◆ Stated goal 1: In the triathlon post, which race did the writer sign up for?
◆ Stated goal 2: Copy the triathlon post word for word, from "The advice I" up to and including "pieces of advice.".

◆ Page:
++++++++

The advice I received for my first triathlon:

  • Start with a shorter distance then slowly build up.
  • Pick a triathlon with a lake swim not a sea swim
  • Make sure you test your kit before race day
  • Test your race day nutrition
  • Swim in your wetsuit regularly
  • Practise open water swimming
  • Get a professional bike fit
  • Structure your training to build up to the race slowly
  • Definitely, don’t wing it

All excellent advice.  I chose to follow exactly one of these pieces of advice.

In 2019 I’d like to do an Ironman, but I wasn’t sure whether I would either enjoy a triathlon or if my body would hold up, so to test this I thought I’d ease myself in with, Ironman 70.3 in Weymouth. At the point I signed up it was five weeks before race day, I had a back problem that was aggravated by swimming, hadn’t cycled more than 20 miles all year, and was coming back from injury so had only run 5km at a time. The not winging it advice was basically out of the window before I even started, this was going to be winging it in the highest degree.

The one piece of advice I did take was to get my bike fitted, as I was pretty certain that my set up was all wrong. I’m so glad I did because it turns out I was in a virtually unrideable position which probably explained why little old men on battered steel mountain bikes would pass me on my beautiful carbon Bianchi road bike with ease whenever there was a slight incline in the road. It turns out that when you’re in the correct position on a bike, it isn’t complete torture to ride up a small hill, who would have known?! I also started using a turbo trainer and doing a couple of rides a week using the Sufferfest app (which is awesome by the way).

++++++++

◆ Information shown:

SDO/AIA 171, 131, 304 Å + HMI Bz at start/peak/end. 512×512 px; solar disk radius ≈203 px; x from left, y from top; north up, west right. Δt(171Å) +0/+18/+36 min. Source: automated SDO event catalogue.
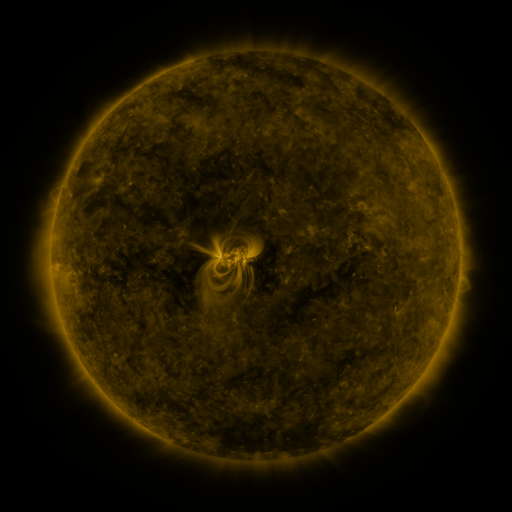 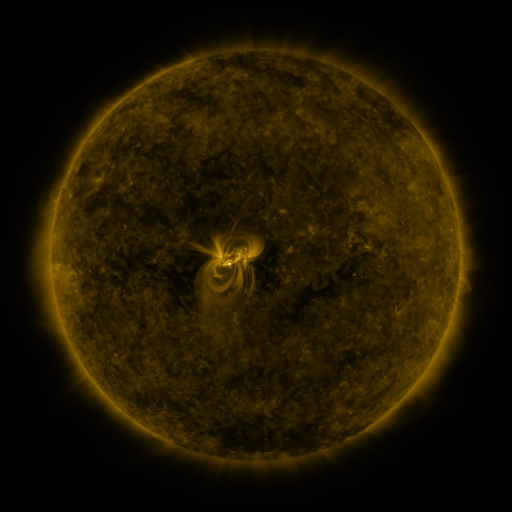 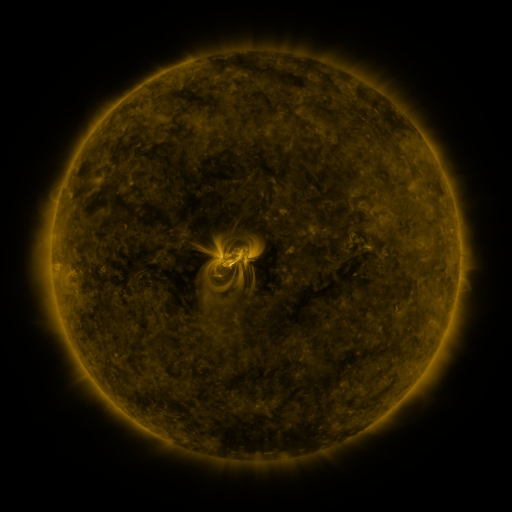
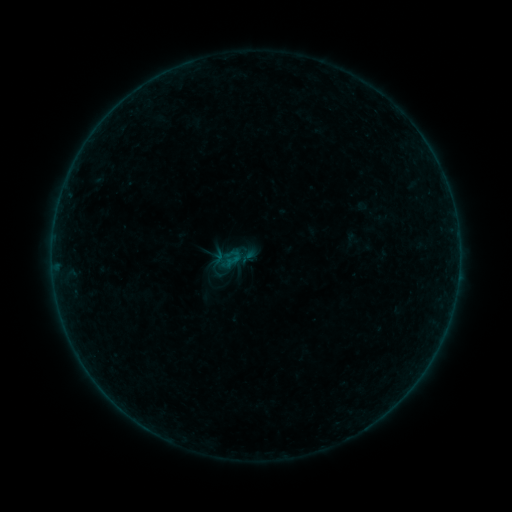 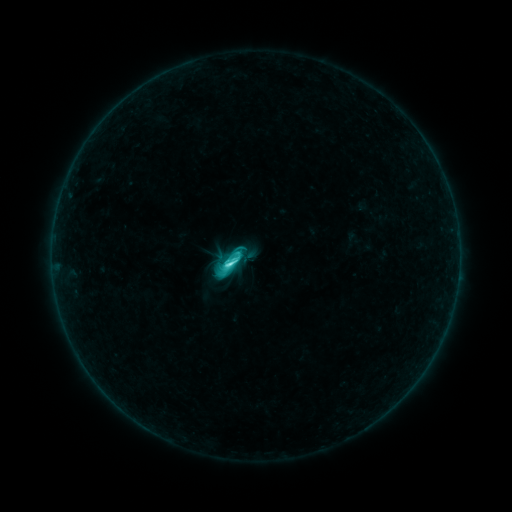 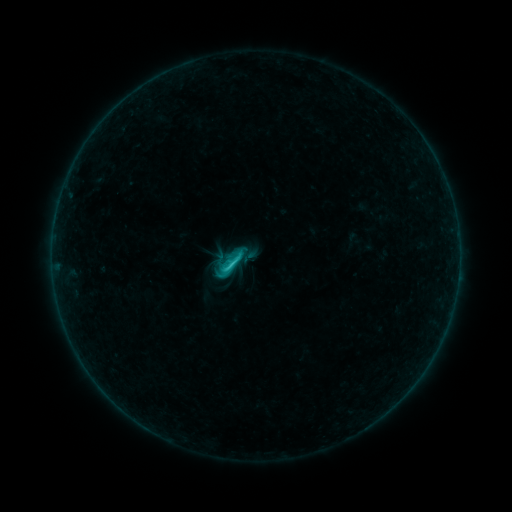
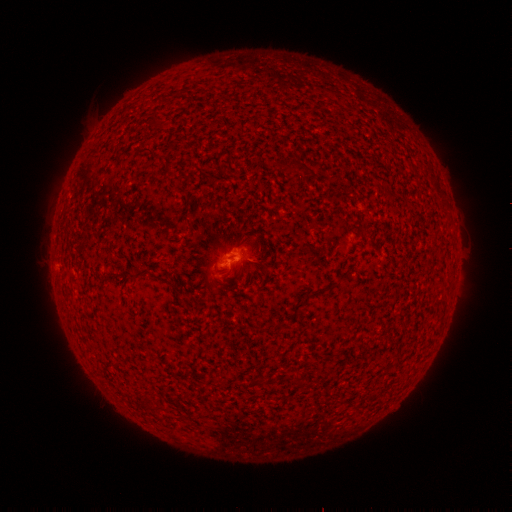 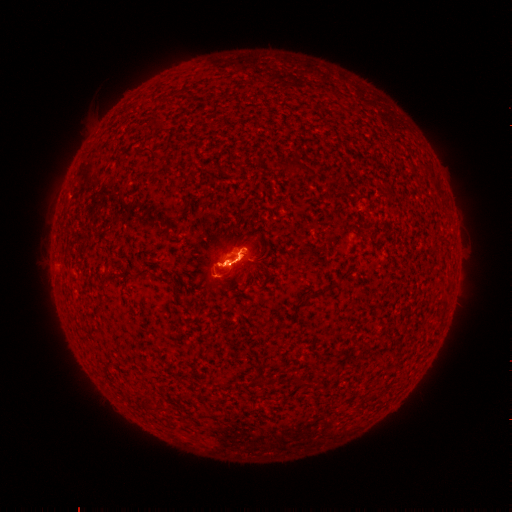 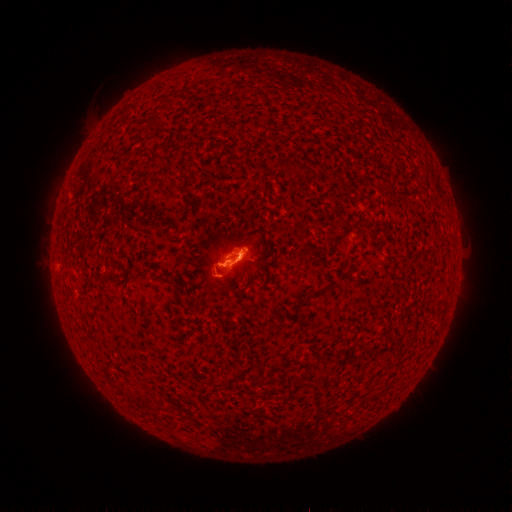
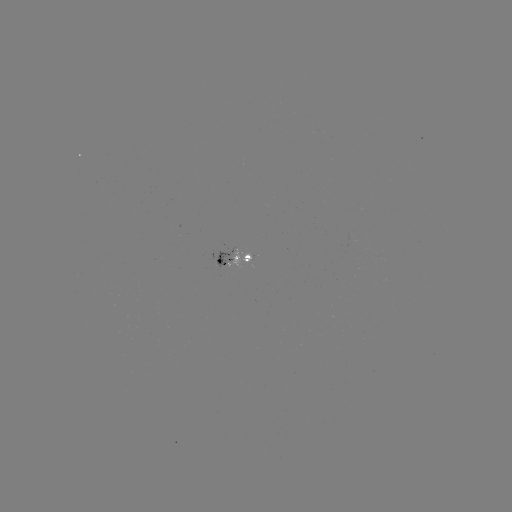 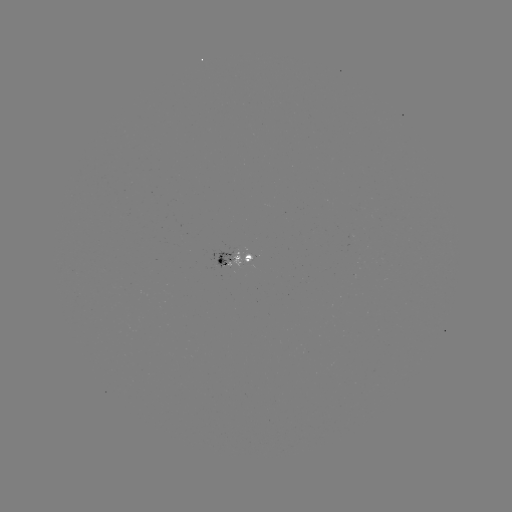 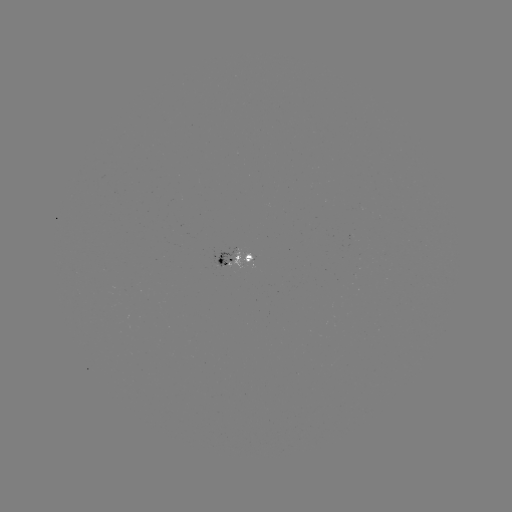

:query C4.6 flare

++++++++

◆ Exercise answer 1: Ironman 70.3 in Weymouth.

◆ Exercise answer 2:
The advice I received for my first triathlon:

  • Start with a shorter distance then slowly build up.
  • Pick a triathlon with a lake swim not a sea swim
  • Make sure you test your kit before race day
  • Test your race day nutrition
  • Swim in your wetsuit regularly
  • Practise open water swimming
  • Get a professional bike fit
  • Structure your training to build up to the race slowly
  • Definitely, don’t wing it

All excellent advice.  I chose to follow exactly one of these pieces of advice.